━━ Data in this exercise ━━

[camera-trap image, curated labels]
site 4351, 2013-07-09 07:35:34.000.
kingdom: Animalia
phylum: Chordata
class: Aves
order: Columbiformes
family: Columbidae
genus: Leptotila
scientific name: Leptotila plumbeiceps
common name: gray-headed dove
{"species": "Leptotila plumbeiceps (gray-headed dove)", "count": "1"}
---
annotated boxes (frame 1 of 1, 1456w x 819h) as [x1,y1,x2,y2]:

━━━

> [Required work]: In full and without alteration, reproduce the records above.

> [Your response]:
[camera-trap image, curated labels]
site 4351, 2013-07-09 07:35:34.000.
kingdom: Animalia
phylum: Chordata
class: Aves
order: Columbiformes
family: Columbidae
genus: Leptotila
scientific name: Leptotila plumbeiceps
common name: gray-headed dove
{"species": "Leptotila plumbeiceps (gray-headed dove)", "count": "1"}
---
annotated boxes (frame 1 of 1, 1456w x 819h) as [x1,y1,x2,y2]:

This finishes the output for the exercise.